Natural numbers are the simplest form of numbers that we use in everyday counting. Think of them as the numbers you start learning when you start counting: 1, 2, 3, and so on. These numbers are positive and do not include zero or any fractions.

• The smallest natural number is 1.
• Natural numbers do not include negative numbers or decimals.
• They are sometimes referred to as "counting numbers" because they are used for counting objects.

In our original exercise, when we evaluated \( \sqrt{9} \), we determined it was a natural number because the result is 3, which fits the criteria above.

Integers are a broader category compared to natural numbers. They include all whole numbers, both positive and negative, plus zero. While natural numbers start from 1, integers continue beyond zero, including negative numbers like -1, -2, etc.

• Zero is an integer, but it is neither positive nor negative.
• Integers do not have fractional or decimal parts.
• Examples of integers include -3, 0, and 4.

In the exercise, -3 is a perfect example of an integer because it is a whole number but falls below zero, separating it from natural numbers.

Rational numbers might sound complicated, but they're quite simple. A rational number is any number that can be expressed as the quotient or fraction \( \frac{a}{b} \), where both \( a \) and \( b \) are integers, and \( b eq 0 \). They also include integers, because any integer \( x \) can be written as \( \frac{x}{1} \).

• Decimals that repeat or terminate are also rational numbers.
• Examples include 0.5, which is \( \frac{1}{2} \), and 1.333..., which is \( \frac{4}{3} \).

In the problem, \( \frac{2}{9} \) and 1.\overline{3} are identified as rational numbers, as they can be exactly expressed as fractions.

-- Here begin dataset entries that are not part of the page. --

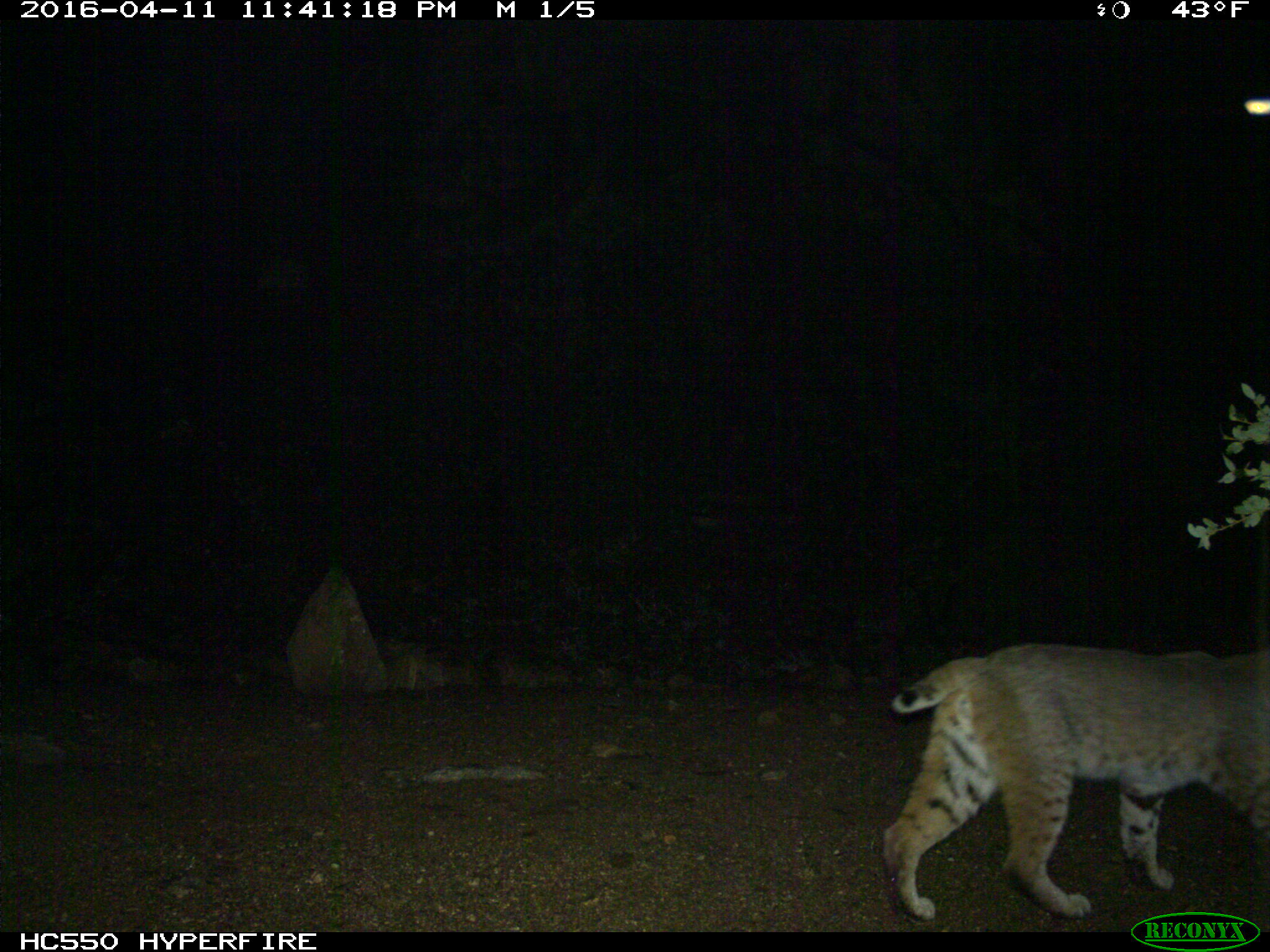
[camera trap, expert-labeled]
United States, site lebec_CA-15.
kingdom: Animalia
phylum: Chordata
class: Mammalia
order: Carnivora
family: Felidae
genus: Lynx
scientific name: Lynx rufus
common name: bobcat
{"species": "Lynx rufus (bobcat)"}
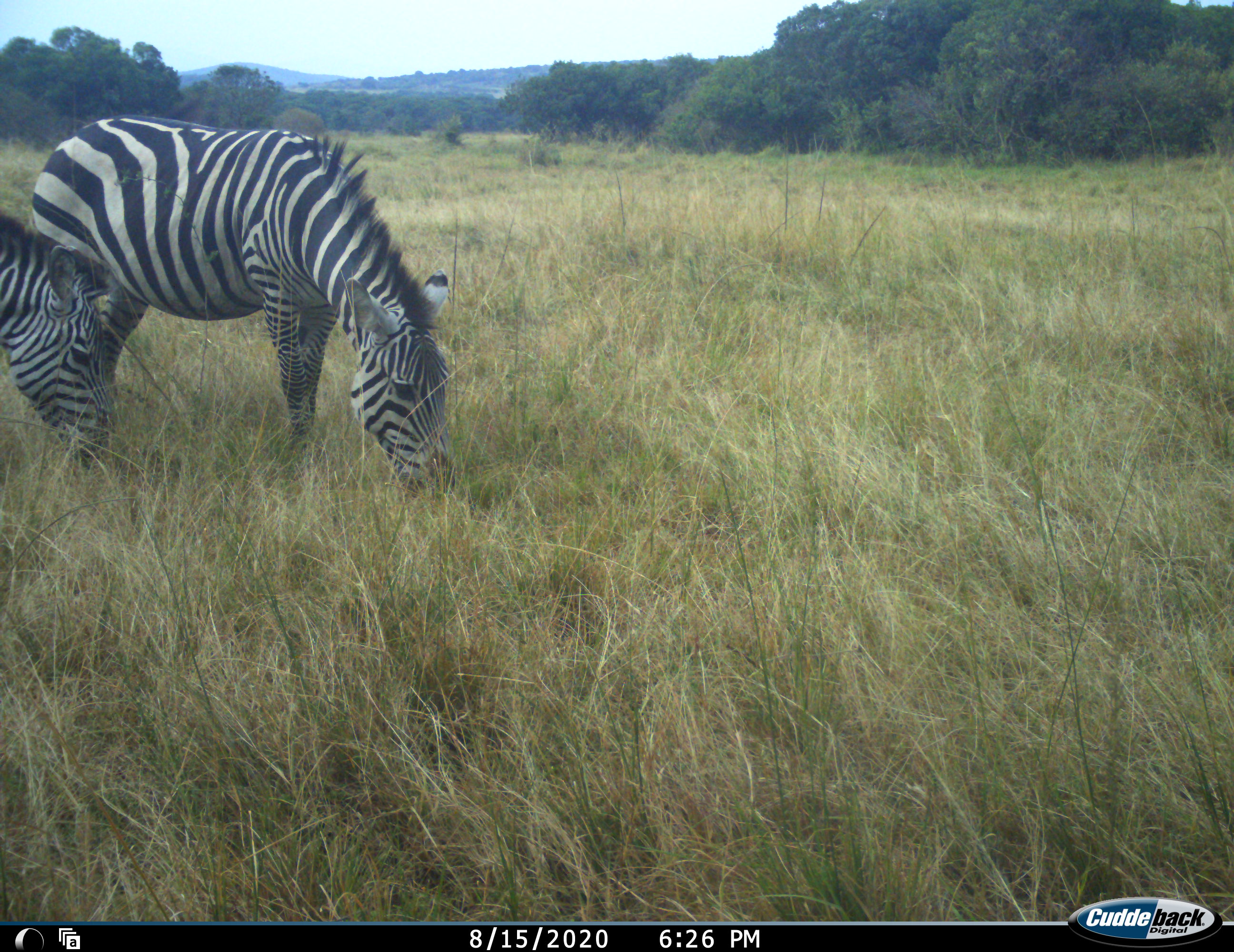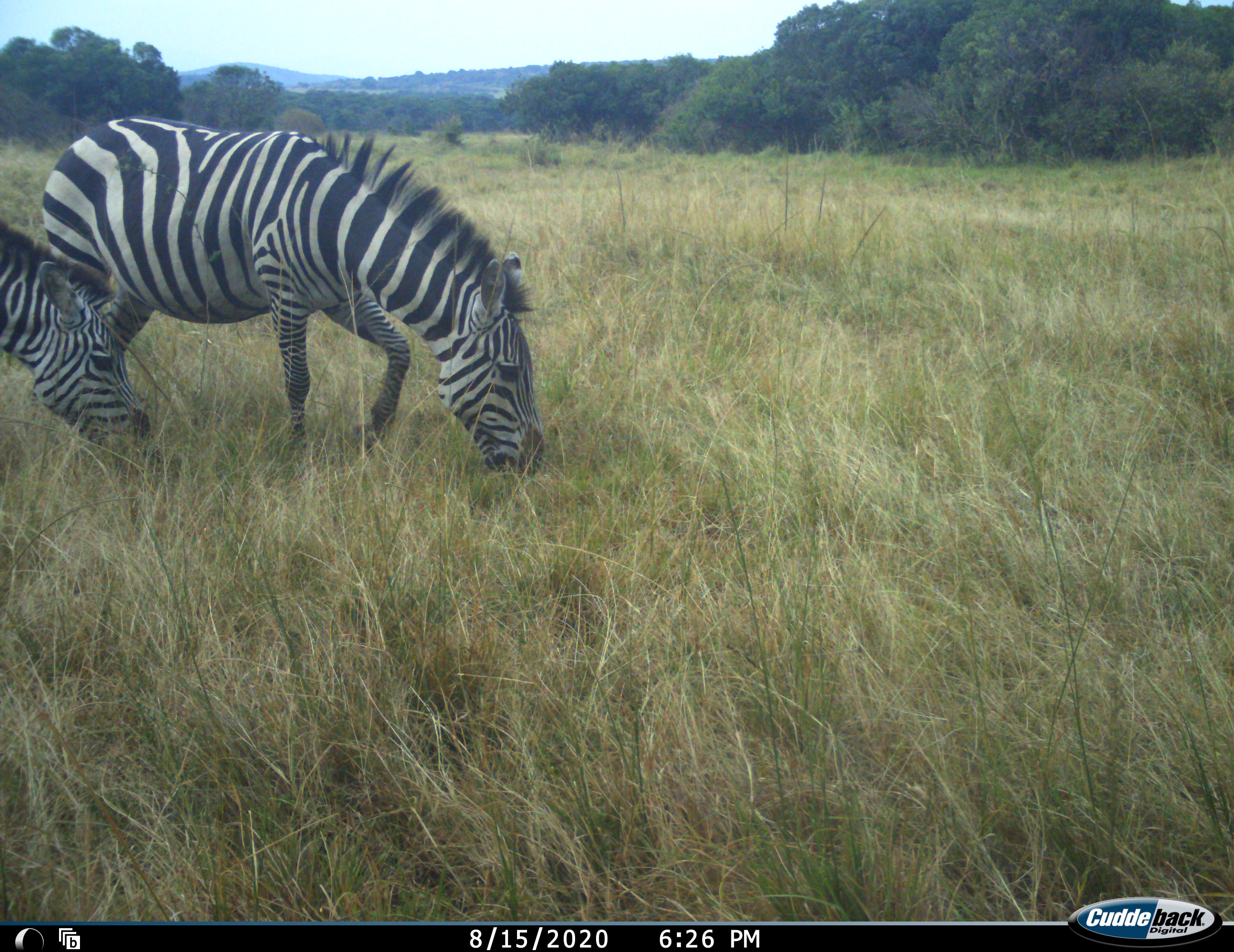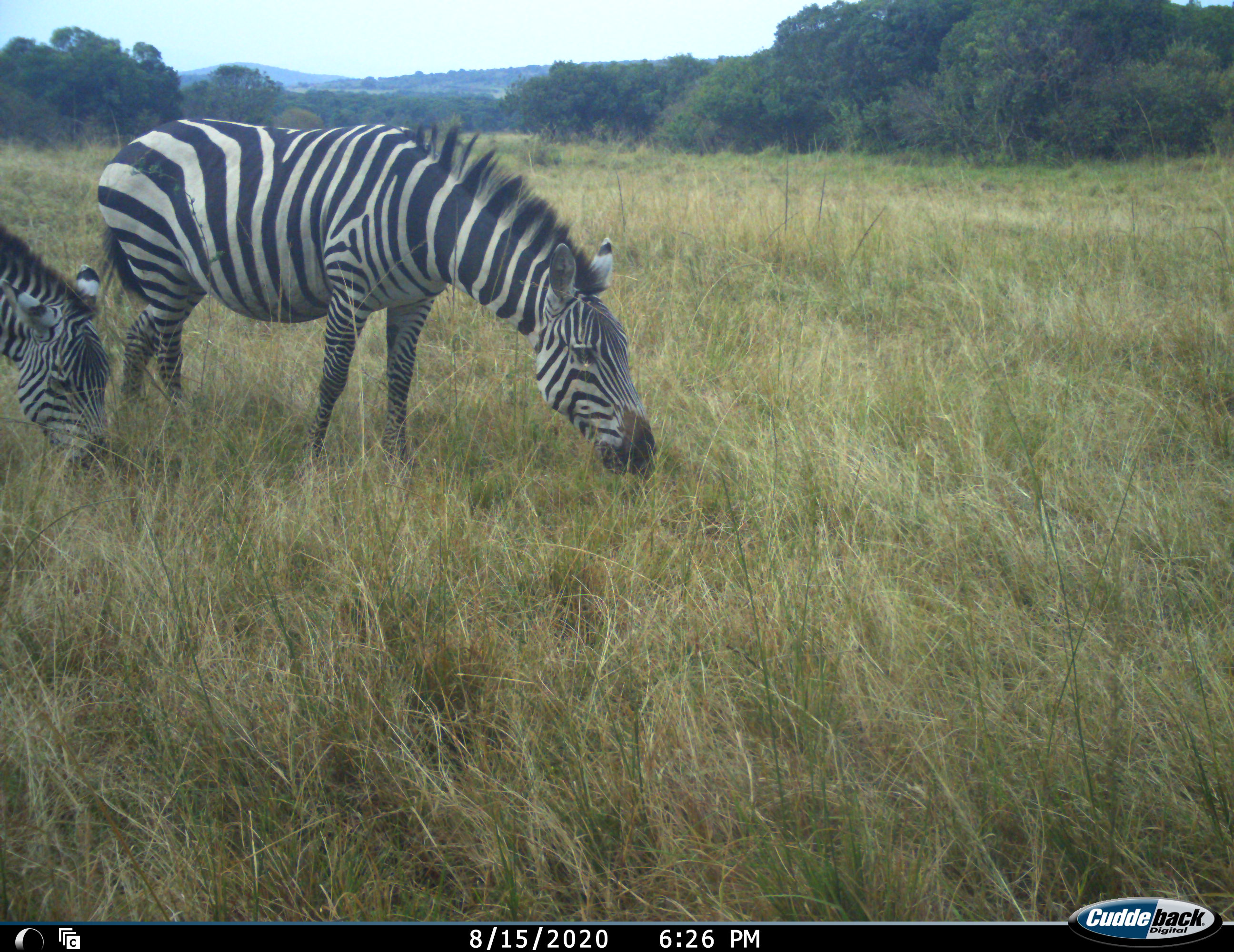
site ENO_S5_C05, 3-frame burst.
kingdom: Animalia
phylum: Chordata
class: Mammalia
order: Perissodactyla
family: Equidae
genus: Equus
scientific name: Equus quagga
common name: plains zebra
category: zebraplains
Zebraplains (plains zebra) (Equus quagga), count 2. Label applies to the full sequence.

Irrational numbers are numbers that cannot be expressed as a simple fraction. This means their decimal form is non-repeating and non-terminating, which makes them quite unique.

• Common examples of irrational numbers include \( \pi \) and \( \sqrt{2} \).
• Irrational numbers can't be precisely written in fraction form.
• Despite their complexity, these numbers are crucial in areas of mathematics dealing with geometry and calculus.

In the original exercise, both \( \pi \) and \(-\sqrt{2} \) fit this description perfectly, signifying they're irrational.